▶ **WHAT THIS TASK INVOLVES**: Using the data that follows, give again word for word the lines between the one holding "Yellow eyed penguins, Curio Bay" and the one holding "White-throated Sparrow 20081004", inclusive. Omit the pictures.

▶ **LISTED RECORDS**:
= = = = =

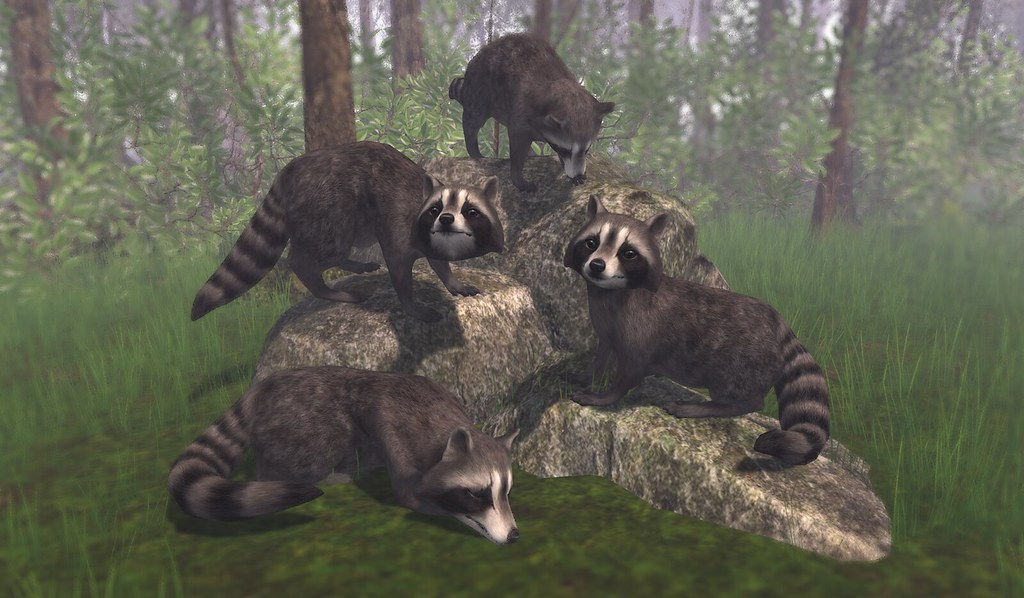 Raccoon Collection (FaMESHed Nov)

= = = = =

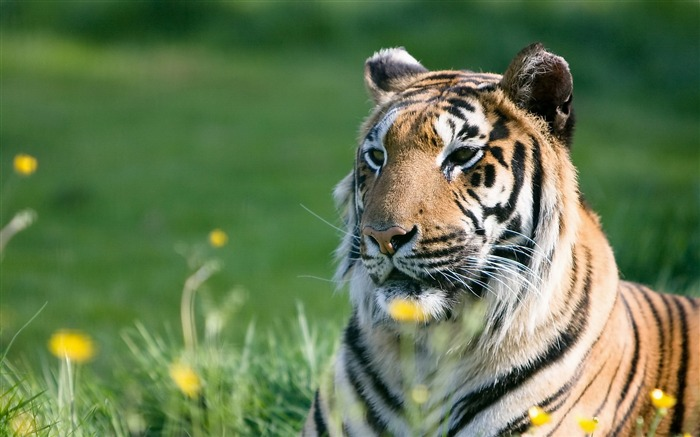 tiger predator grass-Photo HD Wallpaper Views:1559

= = = = =

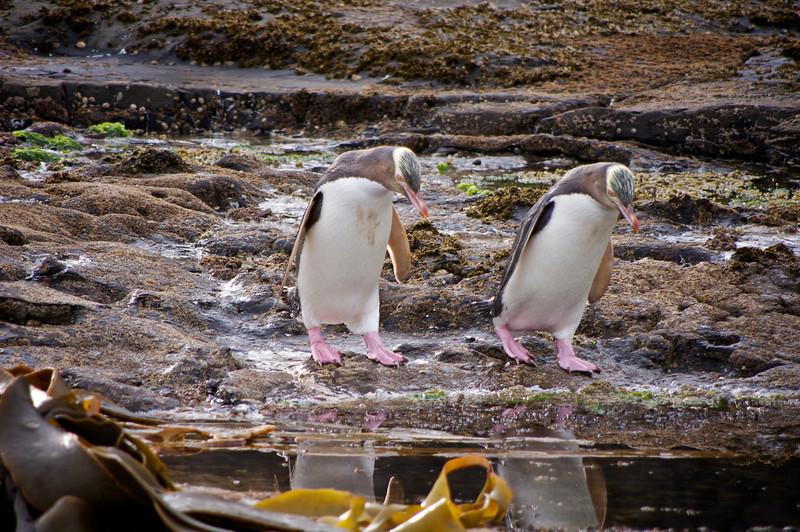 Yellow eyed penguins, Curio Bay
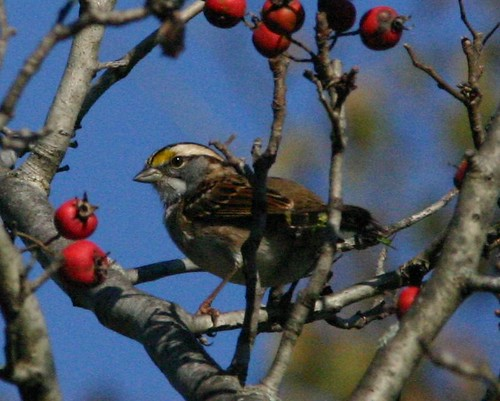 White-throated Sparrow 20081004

= = = = =

▶ **ANSWER SECTION**:
 Yellow eyed penguins, Curio Bay
 White-throated Sparrow 20081004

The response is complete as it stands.